Department of Family and Community Medicine, Medical College of Wisconsin, Milwaukee, WI, USA.
J Am Board Fam Med. 2013 May-Jun;26(3):311-5. doi: 10.3122/jabfm.2013.03.120236.
For 10 years the Medical College of Wisconsin and Columbia St. Mary's Hospital have joined together in a partnership to work within some of Milwaukee's most impoverished neighborhoods. Beginning simply by providing health care through a free clinic, the partnership soon was confronted with numerous examples of barriers to care being experienced by patients. A community-based participatory action process allowed the local population to give voice to the local realities of barriers to care. Here we combine our anecdotal clinical experience, the neighborhood's input, and an example of a successful program from a low-resource international setting to create a novel approach to treating chronic disease in uninsured populations. This model of care has been successful for 2 reasons. First, the model shows good health outcomes at low cost. Second, solid community partnerships with care providers, churches, and other groups have been formed in support of the model, ensuring its credibility and sustainability.

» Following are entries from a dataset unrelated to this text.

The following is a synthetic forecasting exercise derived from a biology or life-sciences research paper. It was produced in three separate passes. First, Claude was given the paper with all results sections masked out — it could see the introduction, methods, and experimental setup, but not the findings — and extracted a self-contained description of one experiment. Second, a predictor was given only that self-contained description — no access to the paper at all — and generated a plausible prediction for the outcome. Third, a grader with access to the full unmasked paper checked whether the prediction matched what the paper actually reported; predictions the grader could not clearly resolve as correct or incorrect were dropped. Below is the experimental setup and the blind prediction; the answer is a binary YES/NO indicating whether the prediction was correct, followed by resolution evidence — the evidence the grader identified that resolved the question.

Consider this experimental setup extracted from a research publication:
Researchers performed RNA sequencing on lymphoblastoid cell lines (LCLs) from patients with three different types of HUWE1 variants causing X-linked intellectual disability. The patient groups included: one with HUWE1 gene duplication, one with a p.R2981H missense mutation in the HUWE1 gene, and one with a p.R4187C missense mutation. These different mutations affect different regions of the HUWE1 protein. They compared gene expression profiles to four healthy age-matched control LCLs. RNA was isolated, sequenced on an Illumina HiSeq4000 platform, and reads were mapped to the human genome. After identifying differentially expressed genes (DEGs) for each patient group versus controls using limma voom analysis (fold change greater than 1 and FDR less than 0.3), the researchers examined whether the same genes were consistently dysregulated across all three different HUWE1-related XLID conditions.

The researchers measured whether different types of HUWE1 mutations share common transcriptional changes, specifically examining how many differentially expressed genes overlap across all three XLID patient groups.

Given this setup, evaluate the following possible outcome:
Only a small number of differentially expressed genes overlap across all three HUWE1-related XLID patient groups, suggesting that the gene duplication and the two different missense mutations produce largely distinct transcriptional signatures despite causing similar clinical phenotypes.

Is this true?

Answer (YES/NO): NO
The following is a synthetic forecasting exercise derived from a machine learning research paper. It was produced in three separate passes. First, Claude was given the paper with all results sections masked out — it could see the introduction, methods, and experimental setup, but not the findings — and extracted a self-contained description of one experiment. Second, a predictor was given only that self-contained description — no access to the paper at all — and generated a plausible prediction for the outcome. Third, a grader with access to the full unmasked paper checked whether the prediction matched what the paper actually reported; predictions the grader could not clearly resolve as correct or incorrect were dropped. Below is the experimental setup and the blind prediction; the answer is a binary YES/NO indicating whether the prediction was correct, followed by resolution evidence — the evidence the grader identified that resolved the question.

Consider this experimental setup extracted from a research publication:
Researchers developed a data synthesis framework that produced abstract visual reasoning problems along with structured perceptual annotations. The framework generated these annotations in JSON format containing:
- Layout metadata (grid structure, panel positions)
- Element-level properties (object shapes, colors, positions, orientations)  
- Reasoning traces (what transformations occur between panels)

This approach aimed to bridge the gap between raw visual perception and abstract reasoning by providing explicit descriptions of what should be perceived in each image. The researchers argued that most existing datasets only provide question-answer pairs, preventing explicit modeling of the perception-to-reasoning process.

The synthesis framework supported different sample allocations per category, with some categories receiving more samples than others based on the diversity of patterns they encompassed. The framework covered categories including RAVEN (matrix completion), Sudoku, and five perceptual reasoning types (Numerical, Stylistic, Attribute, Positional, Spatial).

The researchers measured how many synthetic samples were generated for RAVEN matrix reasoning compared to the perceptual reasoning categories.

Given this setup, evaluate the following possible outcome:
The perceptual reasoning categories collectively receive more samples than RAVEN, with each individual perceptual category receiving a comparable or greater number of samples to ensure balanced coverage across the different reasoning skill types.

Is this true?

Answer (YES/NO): NO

10 年来,威斯康星医学院和哥伦比亚圣玛丽医院一直携手合作,在密尔沃基最贫困的社区开展工作。该合作项目最初只是通过一家免费诊所提供医疗服务,但很快就发现患者在获得医疗服务方面面临着许多障碍。通过社区参与式行动过程,当地居民得以表达他们在获得医疗服务方面所面临的实际障碍。在这里,我们结合了我们的临床经验、社区的意见,以及来自资源匮乏的国际环境中的一个成功项目范例,为治疗无保险人群的慢性疾病创造了一种新方法。这种护理模式之所以成功,有两个原因。首先,该模式以低成本实现了良好的健康结果。其次,与医疗服务提供者、教堂和其他团体建立了坚实的社区伙伴关系,以支持该模式,确保其可信度和可持续性。